==== Passage for review ====

John DiBiaggio celebrating Spring Fling at Tufts University in 1993

DiBiaggio became the eleventh president of Tufts University in April 1993. During his nine-year tenure, he launched a fundraising campaign that tripled the university's endowment to nearly $600 million. In 2000, he founded the Jonathan M. Tisch College of Civic Life, originally named the University College of Citizenship and Public Life. His tenure saw the construction of the Jaharis Family Center for Biomedical Nutrition Research in Boston, the Bernice Barbour Wildlife Medicine Building in Grafton, and the Tisch Library, Dowling Hall, and the Gantcher Family Sports and Convocation Center in Medford. In the early 1990s, he worked with US Senator Ted Kennedy to convene the Massachusetts Campus Compact of sixty colleges and universities.

Following his retirement from Tufts in 2001, DiBiaggio served two terms as a trustee of the University of Massachusetts, appointed at the recommendation of US Senator John Kerry. He also worked as a consultant for college presidents and executive directors nationwide.

In 2004, DiBiaggio was hired by the University of Colorado to investigate ethical breaches and reform the athletics department.

==== Data supplied ====

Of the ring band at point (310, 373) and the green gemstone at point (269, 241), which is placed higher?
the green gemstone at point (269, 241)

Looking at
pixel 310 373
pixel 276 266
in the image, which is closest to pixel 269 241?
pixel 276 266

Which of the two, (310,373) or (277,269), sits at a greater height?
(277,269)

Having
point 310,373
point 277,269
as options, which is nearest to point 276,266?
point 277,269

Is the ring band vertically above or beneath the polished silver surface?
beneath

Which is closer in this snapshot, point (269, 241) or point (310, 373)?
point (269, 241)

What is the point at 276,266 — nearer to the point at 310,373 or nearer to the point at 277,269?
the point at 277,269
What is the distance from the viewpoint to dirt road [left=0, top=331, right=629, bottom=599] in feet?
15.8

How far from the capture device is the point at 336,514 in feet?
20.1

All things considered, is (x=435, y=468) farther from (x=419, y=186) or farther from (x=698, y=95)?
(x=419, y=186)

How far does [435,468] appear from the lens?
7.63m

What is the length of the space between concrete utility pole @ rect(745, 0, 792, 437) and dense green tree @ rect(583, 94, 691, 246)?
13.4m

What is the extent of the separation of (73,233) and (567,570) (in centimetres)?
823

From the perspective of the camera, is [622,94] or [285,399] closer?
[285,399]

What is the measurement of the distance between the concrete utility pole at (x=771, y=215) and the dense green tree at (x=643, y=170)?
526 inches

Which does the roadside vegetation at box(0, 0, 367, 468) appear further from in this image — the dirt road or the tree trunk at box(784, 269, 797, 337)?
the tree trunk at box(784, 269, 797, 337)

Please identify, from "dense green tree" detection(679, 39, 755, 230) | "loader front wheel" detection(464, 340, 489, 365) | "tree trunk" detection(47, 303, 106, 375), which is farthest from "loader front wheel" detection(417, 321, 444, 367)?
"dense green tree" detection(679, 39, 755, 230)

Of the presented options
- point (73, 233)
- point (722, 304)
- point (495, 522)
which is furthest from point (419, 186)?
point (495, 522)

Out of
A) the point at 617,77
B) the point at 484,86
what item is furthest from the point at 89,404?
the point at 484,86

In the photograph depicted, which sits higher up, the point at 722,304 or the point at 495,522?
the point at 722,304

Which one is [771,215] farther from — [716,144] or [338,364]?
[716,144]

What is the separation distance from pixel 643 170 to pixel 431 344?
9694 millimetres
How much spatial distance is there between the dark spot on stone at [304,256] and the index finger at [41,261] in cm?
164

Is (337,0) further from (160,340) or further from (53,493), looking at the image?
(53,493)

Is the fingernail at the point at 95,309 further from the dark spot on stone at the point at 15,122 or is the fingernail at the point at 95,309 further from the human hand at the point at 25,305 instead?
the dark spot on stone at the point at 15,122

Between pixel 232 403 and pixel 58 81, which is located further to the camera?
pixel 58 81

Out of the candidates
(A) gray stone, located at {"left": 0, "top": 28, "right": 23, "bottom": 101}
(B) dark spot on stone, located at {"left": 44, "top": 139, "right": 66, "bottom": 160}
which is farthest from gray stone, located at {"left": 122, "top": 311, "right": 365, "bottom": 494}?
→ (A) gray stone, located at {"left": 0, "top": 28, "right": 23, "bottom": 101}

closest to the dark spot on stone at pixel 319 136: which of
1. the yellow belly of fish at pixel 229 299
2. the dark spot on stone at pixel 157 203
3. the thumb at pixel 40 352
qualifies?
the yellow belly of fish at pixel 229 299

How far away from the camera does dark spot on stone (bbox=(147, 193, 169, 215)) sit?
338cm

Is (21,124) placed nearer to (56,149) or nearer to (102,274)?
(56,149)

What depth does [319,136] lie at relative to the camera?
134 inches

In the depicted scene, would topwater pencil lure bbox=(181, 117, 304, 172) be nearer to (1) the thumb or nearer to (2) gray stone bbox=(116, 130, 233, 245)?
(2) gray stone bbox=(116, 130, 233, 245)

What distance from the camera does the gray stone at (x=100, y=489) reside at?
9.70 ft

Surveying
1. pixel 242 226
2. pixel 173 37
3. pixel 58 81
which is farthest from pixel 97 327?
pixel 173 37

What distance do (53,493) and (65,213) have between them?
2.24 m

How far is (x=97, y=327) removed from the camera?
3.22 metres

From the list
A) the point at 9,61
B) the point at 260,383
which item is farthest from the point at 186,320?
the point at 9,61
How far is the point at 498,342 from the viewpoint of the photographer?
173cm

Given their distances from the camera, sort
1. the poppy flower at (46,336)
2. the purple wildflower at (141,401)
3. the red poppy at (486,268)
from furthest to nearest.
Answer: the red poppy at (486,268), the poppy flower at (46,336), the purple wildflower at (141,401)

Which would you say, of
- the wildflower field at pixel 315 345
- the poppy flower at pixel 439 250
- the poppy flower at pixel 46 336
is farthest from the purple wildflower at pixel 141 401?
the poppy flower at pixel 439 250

====

→ What to do
Copy the stretch of the DiBiaggio text from "Following his retirement" through "the athletics department." word for word. Answer using only the text about John DiBiaggio.

→ Answer to the exercise
Following his retirement from Tufts in 2001, DiBiaggio served two terms as a trustee of the University of Massachusetts, appointed at the recommendation of US Senator John Kerry. He also worked as a consultant for college presidents and executive directors nationwide.

In 2004, DiBiaggio was hired by the University of Colorado to investigate ethical breaches and reform the athletics department.